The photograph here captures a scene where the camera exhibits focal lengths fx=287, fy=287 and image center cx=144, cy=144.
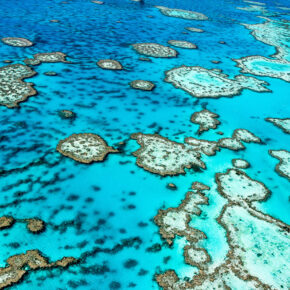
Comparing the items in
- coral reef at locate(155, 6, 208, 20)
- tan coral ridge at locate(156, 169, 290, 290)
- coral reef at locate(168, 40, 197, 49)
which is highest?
coral reef at locate(155, 6, 208, 20)

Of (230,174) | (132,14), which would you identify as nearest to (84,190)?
(230,174)

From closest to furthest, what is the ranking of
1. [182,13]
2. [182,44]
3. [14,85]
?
[14,85] → [182,44] → [182,13]

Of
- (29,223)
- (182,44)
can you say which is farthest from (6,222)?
(182,44)

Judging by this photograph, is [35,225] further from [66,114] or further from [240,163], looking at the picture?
[240,163]

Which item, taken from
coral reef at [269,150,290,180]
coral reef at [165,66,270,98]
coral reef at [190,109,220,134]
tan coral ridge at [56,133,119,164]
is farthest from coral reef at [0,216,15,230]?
coral reef at [165,66,270,98]

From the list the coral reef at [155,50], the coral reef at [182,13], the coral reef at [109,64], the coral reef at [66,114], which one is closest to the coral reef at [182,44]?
the coral reef at [155,50]

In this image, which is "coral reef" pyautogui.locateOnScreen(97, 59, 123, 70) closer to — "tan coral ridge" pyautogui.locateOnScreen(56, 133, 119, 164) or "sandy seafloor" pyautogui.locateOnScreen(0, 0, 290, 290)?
"sandy seafloor" pyautogui.locateOnScreen(0, 0, 290, 290)
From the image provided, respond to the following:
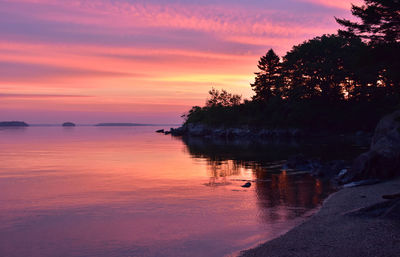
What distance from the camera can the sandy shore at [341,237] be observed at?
9883 millimetres

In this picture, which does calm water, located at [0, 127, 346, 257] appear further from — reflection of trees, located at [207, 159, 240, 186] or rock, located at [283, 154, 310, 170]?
rock, located at [283, 154, 310, 170]

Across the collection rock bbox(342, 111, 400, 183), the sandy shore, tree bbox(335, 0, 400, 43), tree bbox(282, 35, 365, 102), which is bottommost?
the sandy shore

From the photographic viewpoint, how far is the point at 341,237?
1114 cm

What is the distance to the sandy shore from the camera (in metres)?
9.88

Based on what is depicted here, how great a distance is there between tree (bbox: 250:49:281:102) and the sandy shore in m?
86.7

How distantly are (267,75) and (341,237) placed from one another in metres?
92.0

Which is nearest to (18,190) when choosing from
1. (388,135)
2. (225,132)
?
(388,135)

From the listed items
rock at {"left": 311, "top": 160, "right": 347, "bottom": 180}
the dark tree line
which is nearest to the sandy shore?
rock at {"left": 311, "top": 160, "right": 347, "bottom": 180}

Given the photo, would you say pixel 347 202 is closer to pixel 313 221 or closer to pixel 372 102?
pixel 313 221

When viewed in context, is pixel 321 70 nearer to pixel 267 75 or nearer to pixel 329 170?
pixel 267 75

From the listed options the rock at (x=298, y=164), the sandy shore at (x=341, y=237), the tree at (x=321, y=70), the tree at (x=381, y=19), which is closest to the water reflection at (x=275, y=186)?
the rock at (x=298, y=164)

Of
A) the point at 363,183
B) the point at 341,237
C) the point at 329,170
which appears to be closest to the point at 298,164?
the point at 329,170

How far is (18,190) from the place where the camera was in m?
21.8

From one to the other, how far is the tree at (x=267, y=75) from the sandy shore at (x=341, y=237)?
86.7 m
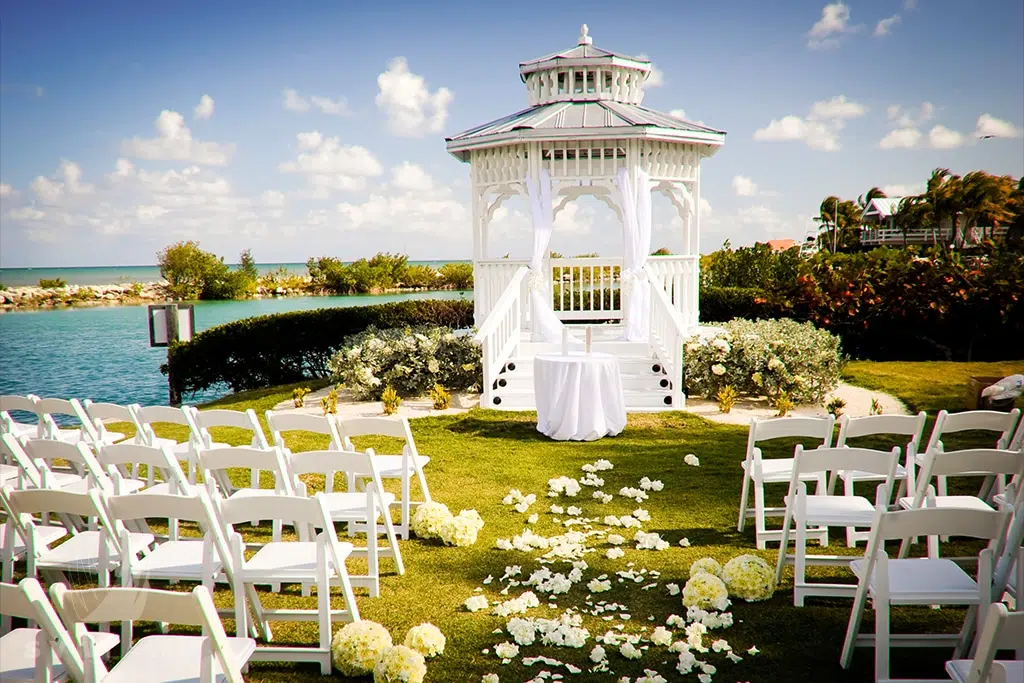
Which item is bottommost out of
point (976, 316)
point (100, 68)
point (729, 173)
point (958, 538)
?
point (958, 538)

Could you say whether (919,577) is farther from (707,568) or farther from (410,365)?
(410,365)

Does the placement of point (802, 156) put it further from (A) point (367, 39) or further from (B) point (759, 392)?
(B) point (759, 392)

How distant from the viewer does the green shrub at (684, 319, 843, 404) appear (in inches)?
393

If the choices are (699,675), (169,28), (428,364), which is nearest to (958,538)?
(699,675)

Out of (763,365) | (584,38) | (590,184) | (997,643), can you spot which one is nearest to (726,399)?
(763,365)

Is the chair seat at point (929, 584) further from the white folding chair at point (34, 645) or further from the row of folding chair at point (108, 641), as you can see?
the white folding chair at point (34, 645)

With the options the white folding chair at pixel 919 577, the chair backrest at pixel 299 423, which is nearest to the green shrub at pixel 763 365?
A: the chair backrest at pixel 299 423

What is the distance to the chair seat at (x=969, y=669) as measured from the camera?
2.38 meters

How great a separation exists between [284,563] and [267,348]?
10.3m

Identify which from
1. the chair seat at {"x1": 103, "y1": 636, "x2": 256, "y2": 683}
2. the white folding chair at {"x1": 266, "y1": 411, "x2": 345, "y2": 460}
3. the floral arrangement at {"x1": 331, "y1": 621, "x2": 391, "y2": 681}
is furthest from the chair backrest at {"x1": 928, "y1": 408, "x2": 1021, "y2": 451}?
the chair seat at {"x1": 103, "y1": 636, "x2": 256, "y2": 683}

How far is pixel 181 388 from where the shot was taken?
12930 mm

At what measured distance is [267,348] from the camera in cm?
1330

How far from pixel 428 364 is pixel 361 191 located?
38780mm

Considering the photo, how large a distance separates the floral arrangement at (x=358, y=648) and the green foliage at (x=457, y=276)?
24127 millimetres
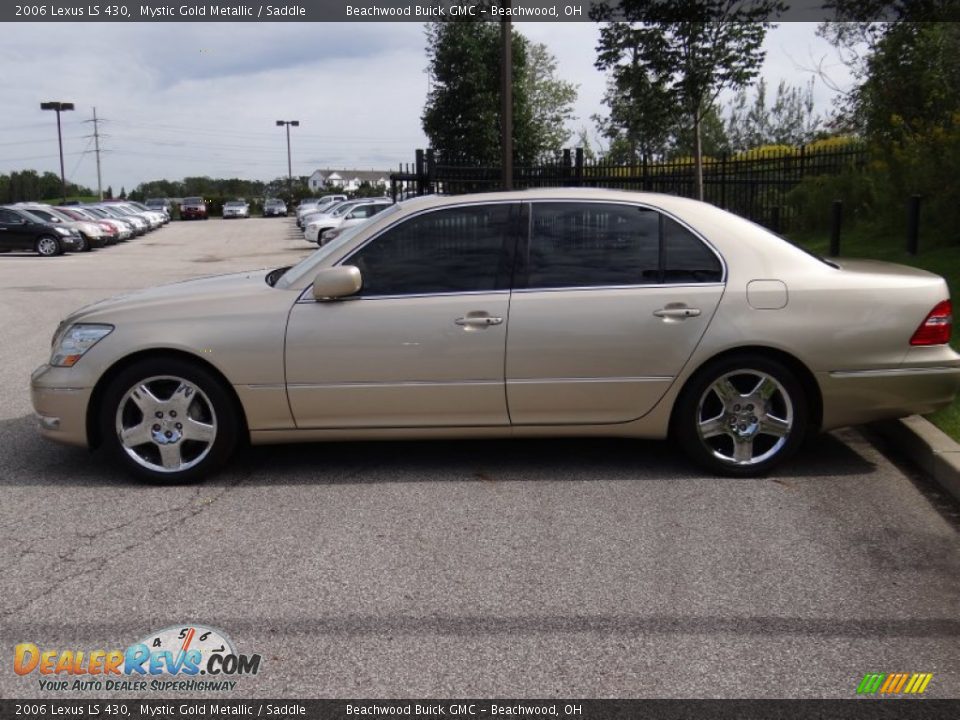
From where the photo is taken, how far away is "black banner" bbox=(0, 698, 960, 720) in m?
3.01

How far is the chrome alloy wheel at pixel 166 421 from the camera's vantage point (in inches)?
206

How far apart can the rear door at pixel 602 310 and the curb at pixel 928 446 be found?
1512 mm

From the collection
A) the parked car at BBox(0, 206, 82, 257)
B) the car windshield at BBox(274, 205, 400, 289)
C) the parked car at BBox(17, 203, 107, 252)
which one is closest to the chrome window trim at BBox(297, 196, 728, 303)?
the car windshield at BBox(274, 205, 400, 289)

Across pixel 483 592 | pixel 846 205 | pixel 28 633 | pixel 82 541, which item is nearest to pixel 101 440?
pixel 82 541

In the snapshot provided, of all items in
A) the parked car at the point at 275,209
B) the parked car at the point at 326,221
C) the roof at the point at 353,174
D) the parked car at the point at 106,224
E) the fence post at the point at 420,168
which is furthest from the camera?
the roof at the point at 353,174

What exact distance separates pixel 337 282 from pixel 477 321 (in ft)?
2.58

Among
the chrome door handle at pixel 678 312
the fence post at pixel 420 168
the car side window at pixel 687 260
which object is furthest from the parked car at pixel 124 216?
the chrome door handle at pixel 678 312

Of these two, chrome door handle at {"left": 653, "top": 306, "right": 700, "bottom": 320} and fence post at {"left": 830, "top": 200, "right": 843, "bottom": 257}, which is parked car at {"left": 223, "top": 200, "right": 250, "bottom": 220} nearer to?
fence post at {"left": 830, "top": 200, "right": 843, "bottom": 257}

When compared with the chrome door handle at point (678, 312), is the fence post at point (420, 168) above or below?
above

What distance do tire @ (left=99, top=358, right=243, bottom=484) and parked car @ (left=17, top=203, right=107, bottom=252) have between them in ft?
90.6

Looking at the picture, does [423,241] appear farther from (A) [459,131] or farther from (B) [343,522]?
(A) [459,131]

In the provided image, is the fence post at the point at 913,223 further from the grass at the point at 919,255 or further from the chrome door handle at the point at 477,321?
Result: the chrome door handle at the point at 477,321

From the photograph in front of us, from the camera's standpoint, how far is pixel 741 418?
5320 millimetres

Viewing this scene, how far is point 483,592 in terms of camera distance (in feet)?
12.7
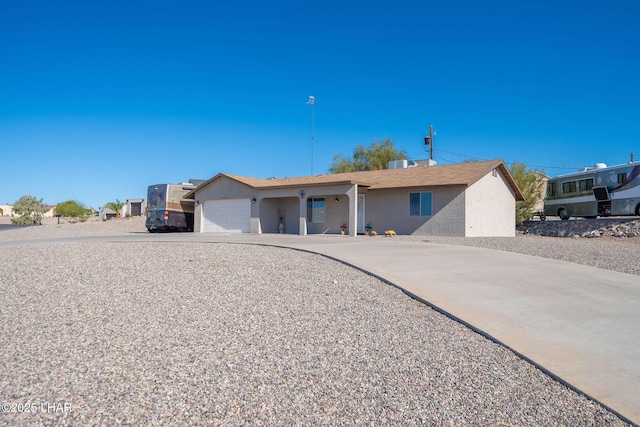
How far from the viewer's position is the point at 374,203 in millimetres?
24000

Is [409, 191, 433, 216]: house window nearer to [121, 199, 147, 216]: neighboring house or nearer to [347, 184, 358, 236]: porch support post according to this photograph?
[347, 184, 358, 236]: porch support post

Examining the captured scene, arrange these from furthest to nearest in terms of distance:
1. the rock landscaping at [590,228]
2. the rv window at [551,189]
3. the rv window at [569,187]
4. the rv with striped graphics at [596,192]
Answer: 1. the rv window at [551,189]
2. the rv window at [569,187]
3. the rv with striped graphics at [596,192]
4. the rock landscaping at [590,228]

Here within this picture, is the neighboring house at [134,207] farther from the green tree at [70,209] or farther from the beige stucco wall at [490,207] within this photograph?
the beige stucco wall at [490,207]

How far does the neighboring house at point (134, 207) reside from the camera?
54.2 m

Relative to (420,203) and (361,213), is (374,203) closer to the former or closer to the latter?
(361,213)

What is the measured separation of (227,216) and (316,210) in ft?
17.8

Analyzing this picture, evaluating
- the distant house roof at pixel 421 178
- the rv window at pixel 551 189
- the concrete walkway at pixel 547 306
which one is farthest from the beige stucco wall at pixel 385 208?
the concrete walkway at pixel 547 306

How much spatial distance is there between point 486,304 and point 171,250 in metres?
9.31

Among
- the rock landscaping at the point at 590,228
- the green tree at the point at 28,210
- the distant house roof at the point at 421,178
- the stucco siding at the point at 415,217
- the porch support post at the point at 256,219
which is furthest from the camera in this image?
the green tree at the point at 28,210

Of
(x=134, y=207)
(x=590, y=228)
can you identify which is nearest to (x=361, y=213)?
(x=590, y=228)

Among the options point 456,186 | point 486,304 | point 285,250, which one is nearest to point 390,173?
point 456,186

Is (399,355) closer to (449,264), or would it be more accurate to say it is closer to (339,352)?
(339,352)

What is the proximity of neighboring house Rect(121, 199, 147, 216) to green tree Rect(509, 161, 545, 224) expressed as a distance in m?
40.6

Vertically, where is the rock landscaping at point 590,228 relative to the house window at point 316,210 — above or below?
below
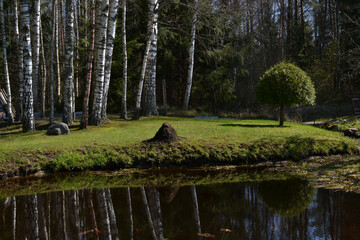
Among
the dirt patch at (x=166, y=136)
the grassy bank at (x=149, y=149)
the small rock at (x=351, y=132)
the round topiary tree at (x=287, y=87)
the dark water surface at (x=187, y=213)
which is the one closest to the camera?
the dark water surface at (x=187, y=213)

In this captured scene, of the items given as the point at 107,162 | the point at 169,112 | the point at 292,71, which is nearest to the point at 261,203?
the point at 107,162

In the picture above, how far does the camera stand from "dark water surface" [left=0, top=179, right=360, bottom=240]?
5.89 m

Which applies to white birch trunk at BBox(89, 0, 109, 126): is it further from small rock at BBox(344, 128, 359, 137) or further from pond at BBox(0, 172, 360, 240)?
→ small rock at BBox(344, 128, 359, 137)

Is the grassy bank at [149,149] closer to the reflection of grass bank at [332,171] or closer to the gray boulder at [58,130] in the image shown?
the gray boulder at [58,130]

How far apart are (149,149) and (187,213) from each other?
4984 millimetres

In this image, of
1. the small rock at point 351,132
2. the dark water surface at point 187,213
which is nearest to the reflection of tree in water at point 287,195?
the dark water surface at point 187,213

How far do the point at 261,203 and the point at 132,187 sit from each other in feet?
11.0

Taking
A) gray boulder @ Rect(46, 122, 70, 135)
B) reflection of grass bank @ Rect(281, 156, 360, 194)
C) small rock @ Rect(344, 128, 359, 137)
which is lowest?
reflection of grass bank @ Rect(281, 156, 360, 194)

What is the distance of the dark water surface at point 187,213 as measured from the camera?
5.89 m

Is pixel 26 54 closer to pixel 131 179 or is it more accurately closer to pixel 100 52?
pixel 100 52

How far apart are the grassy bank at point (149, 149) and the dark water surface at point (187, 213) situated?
7.70 ft

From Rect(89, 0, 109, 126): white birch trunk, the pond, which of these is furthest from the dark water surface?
Rect(89, 0, 109, 126): white birch trunk

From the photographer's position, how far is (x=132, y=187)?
9172 mm

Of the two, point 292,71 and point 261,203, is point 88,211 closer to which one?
point 261,203
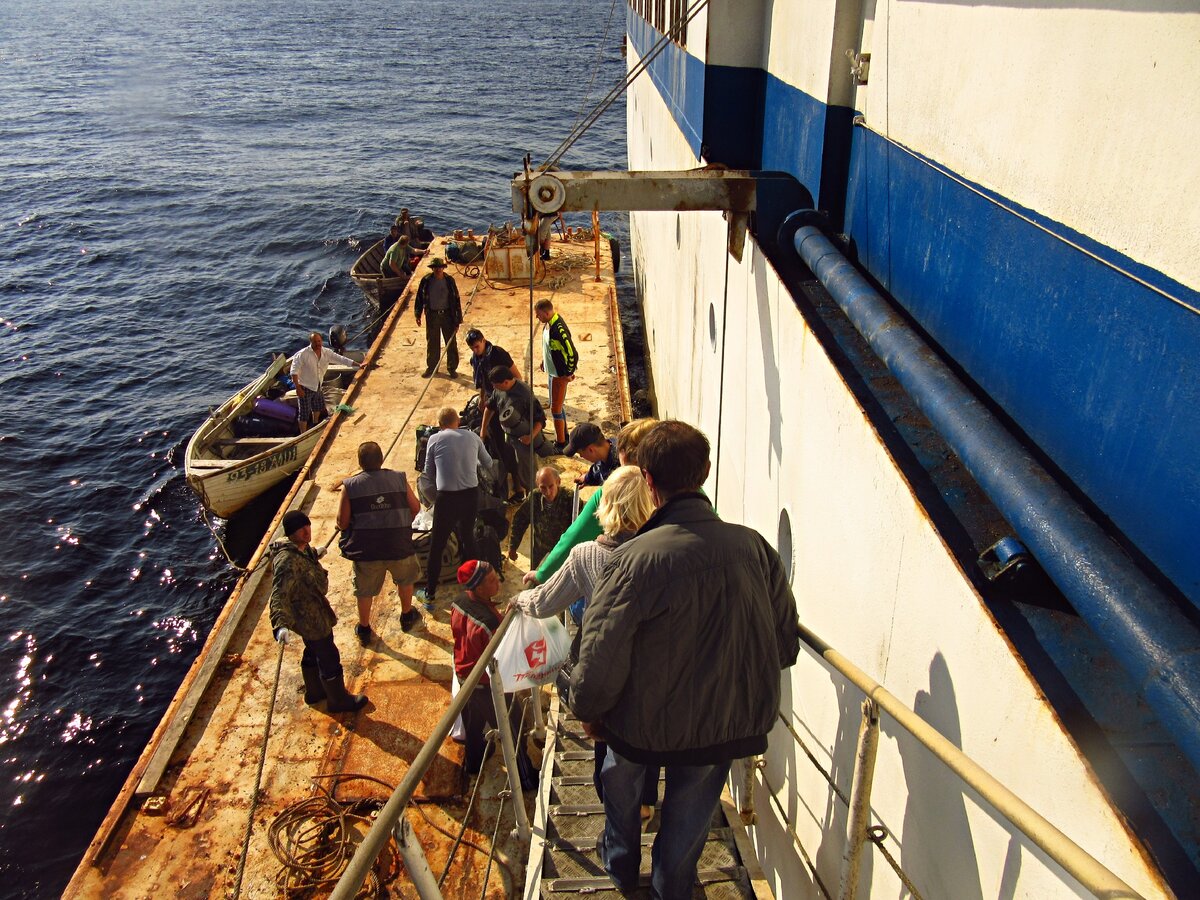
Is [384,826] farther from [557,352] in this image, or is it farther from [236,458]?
[236,458]

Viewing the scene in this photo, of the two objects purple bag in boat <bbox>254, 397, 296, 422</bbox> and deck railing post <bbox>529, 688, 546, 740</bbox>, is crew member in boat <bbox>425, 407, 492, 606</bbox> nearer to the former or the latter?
deck railing post <bbox>529, 688, 546, 740</bbox>

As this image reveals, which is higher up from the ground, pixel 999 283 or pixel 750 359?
pixel 999 283

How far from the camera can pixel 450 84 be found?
60.4 metres

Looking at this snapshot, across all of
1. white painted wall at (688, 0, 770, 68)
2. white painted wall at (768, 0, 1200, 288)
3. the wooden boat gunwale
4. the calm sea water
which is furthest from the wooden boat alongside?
white painted wall at (768, 0, 1200, 288)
.....
*Aim of the exercise*:
Quote the material word for word, from its beginning through the line containing "9883 millimetres", including that line. Omit the pictures.

*Output of the task*:
The photograph here captures a scene where the camera exhibits focal lengths fx=287, fy=287 and image center cx=144, cy=144.
Comparing the items in
- coral reef at locate(155, 6, 208, 20)
- tan coral ridge at locate(156, 169, 290, 290)
- coral reef at locate(168, 40, 197, 49)
which is highest?
coral reef at locate(155, 6, 208, 20)

Of (230,174) | (132,14), which would you identify as nearest to (84,190)?
(230,174)

From closest to furthest, what is the ranking of
1. [182,13]
2. [182,44]
3. [14,85]
?
[14,85] → [182,44] → [182,13]

Of
- (29,223)
- (182,44)
can you say which is farthest from (6,222)?
(182,44)

Judging by this photograph, is [35,225] further from [66,114] or further from [240,163], looking at the picture?
[240,163]

Which item, taken from
coral reef at [269,150,290,180]
coral reef at [165,66,270,98]
coral reef at [190,109,220,134]
tan coral ridge at [56,133,119,164]
is farthest from coral reef at [0,216,15,230]?
coral reef at [165,66,270,98]

From the list the coral reef at [155,50], the coral reef at [182,13], the coral reef at [109,64], the coral reef at [66,114], which one is closest to the coral reef at [182,44]?
the coral reef at [155,50]

In this image, which is "coral reef" pyautogui.locateOnScreen(97, 59, 123, 70) closer to — "tan coral ridge" pyautogui.locateOnScreen(56, 133, 119, 164) or "sandy seafloor" pyautogui.locateOnScreen(0, 0, 290, 290)?
"sandy seafloor" pyautogui.locateOnScreen(0, 0, 290, 290)
From the image provided, respond to the following:
What distance from the camera can the sandy shore at [341,237] be observed at?
9883 millimetres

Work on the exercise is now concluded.